Mona becomes quickly aware that adopting a Jewish identity comes at a cost of identification with her parents. When she tells them about her conversion, they are outraged, believing that to be a Chinese American is to commit to the wishes of one’s parents. Her mother even sarcastically asks whether Mona will want to become black after her phase is over. Challenging her mother’s selective disdain for certain performances of identity, she asserts that there are indeed archetypes that many Black people try to perform.

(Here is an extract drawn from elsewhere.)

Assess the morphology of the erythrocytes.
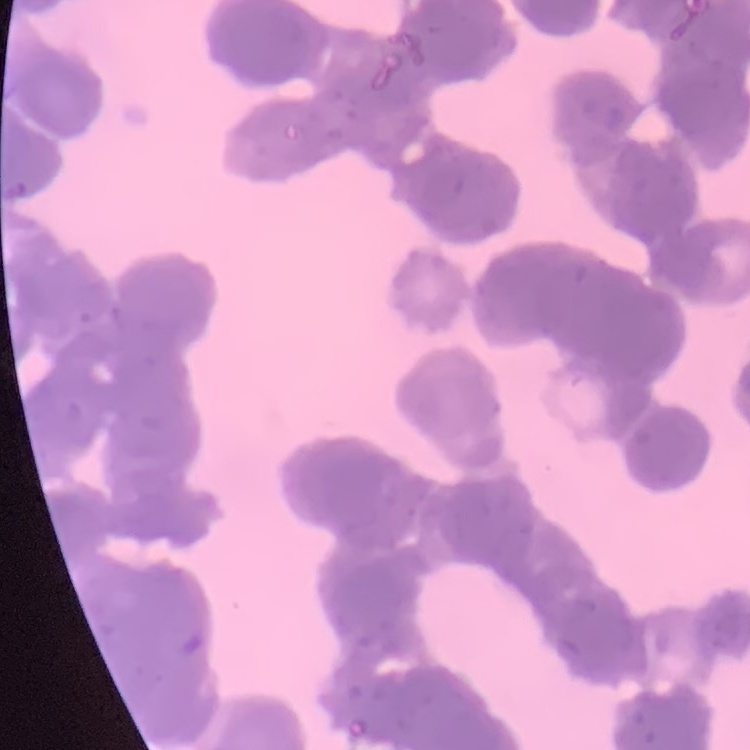
Rouleaux formation.

stain: Field's or Giemsa
image_type: square crop of a larger photomicrograph
preparation: thin blood film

Calling herself a “solo Jew,” Mona has to navigate the nuances of presenting as a Chinese American while identifying as Jewish, all while trying to deal with the hopes and heartbreaks of being a teenager. She begins to juggle going to temple with a budding romance with a Japanese student and a Jewish hipster dropout, fears about not getting into the ideal college and following in the footsteps of her successful sister, and dealing with her parents’ strictness. At the same time, her other Jewish peers are less than accepting of her; though they ostensibly accept her identification, they consider her less informed or serious about Jewish culture. Mona’s struggle is couched within the larger instabilities of the Civil Rights movement and Vietnam War, forces which were themselves reorganizing conceptions of identities in the United States. Jen’s account of Mona’s transformation informally addresses the religious, racial, and aesthetic transformations that form in response to these novel cross-cultural exchanges.

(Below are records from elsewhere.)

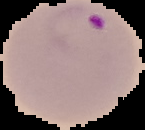
From a thin blood smear. Cell region segmented out of the field of view; the surrounding area is masked to black. Image is 145×130 pixels. Result: Plasmodium parasites detected.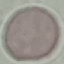

Summary:
  - Result: negative for malaria parasites
  - Preparation: thin blood film
  - Image type: cell patch, automatically extracted from a larger field of view and resized to 64 × 64 pixels
  - Capture: smartphone camera at the microscope eyepiece
  - Stain: Giemsa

Mona also slowly gains perspective on some of the sillier misappropriations of identity. She gets a Jewish boyfriend named Seth Mandel, a pseudointellectual figure doing terribly in school who wears a dashiki to signify his respect for the Black Pride Movement. Seth seems ignorant about the concept of cultural appropriation, caring instead about coming off as liberal and globally educated. Callie, Mona’s sister, goes to Harvard to study Mandarin, a Chinese cultural inheritance her parents have neglected while selectively foisting others on their children. While Callie eats rice, their parents are into organic health food fads. When her parents express concern to the local rabbi that Mona is slowly discarding her heritage, he states, confusingly, that “the more Jewish you become, the more Chinese you’ll be.” Mona interprets this Jewish liberalism to endorse her conversion, realizing that the multitude of identity performances at work within a single individual’s life can actually enrich each other.

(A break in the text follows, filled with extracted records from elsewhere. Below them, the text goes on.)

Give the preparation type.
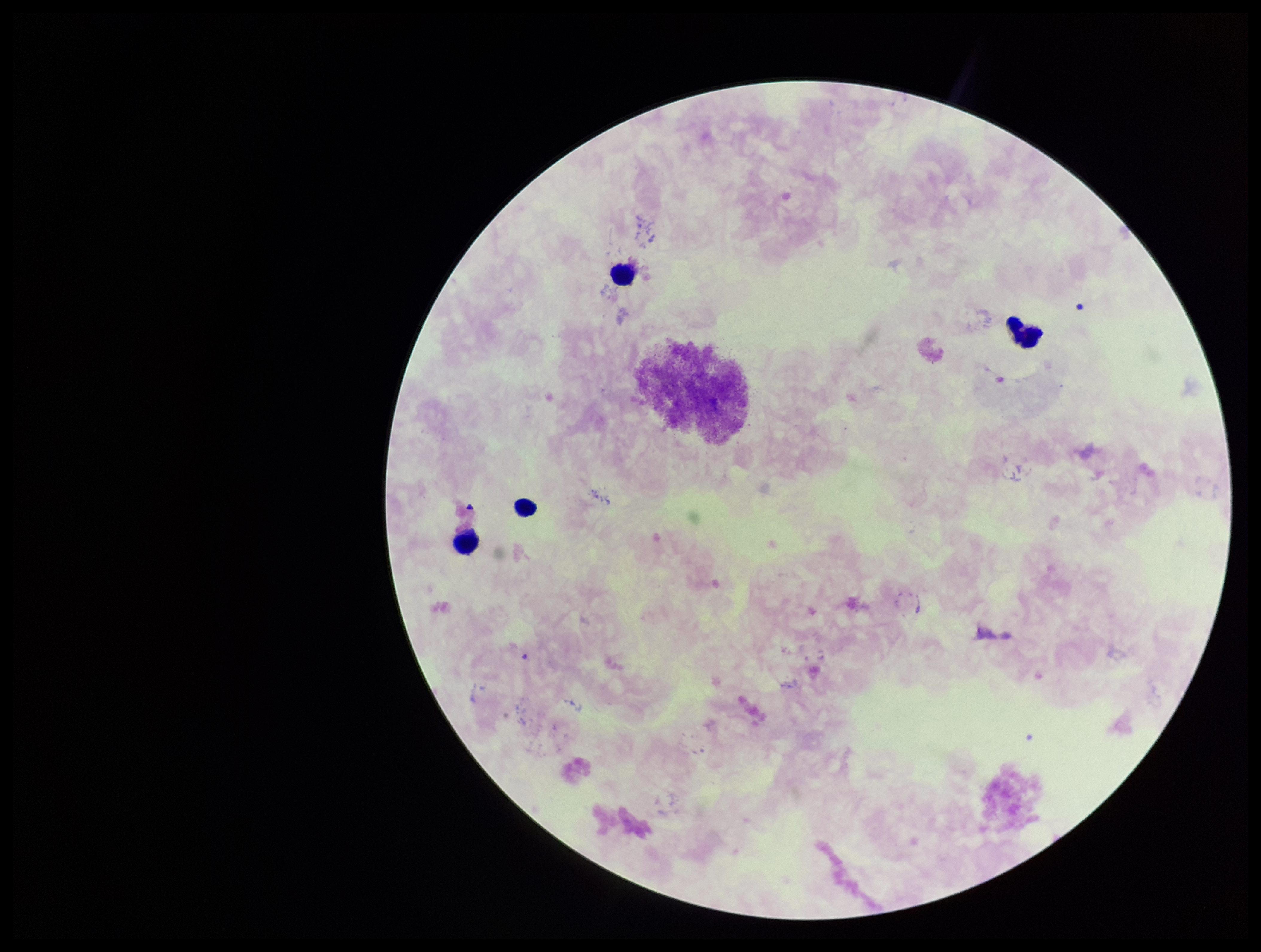

Thick.

parasite_count: 0
stain: Giemsa
leukocyte_count: 4
capture: smartphone photograph through the microscope eyepiece
field_of_view: single
patient_malaria_status: negative
plasmodium_parasites: none identified
image_size: 1261×952 pixels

The novel concludes optimistically, as Mona decides to marry Seth and reconciles with her parents. They create the hybrid Jewish-Chinese last name Changowitz, signifying the fusion of their heritages. Meanwhile, Mona’s parents’ futures seem uncertain as they, too, start wondering about the validity of their conception of themselves as fully Chinese, realizing that Callie is in many ways more performatively Chinese than them. Mona ultimately realizes that Judaism, too, is not a panacea for the search for self-actualization through identity performance. With this ambivalent conclusion, Jen suggests that performance only creates new metaphors for understanding one’s situation in and relationship to the quickly changing world. To have an identity is necessarily to change; knowing this creates new difficulties for one who is in search of her identity, but also opens up unlimited epistemological possibilities.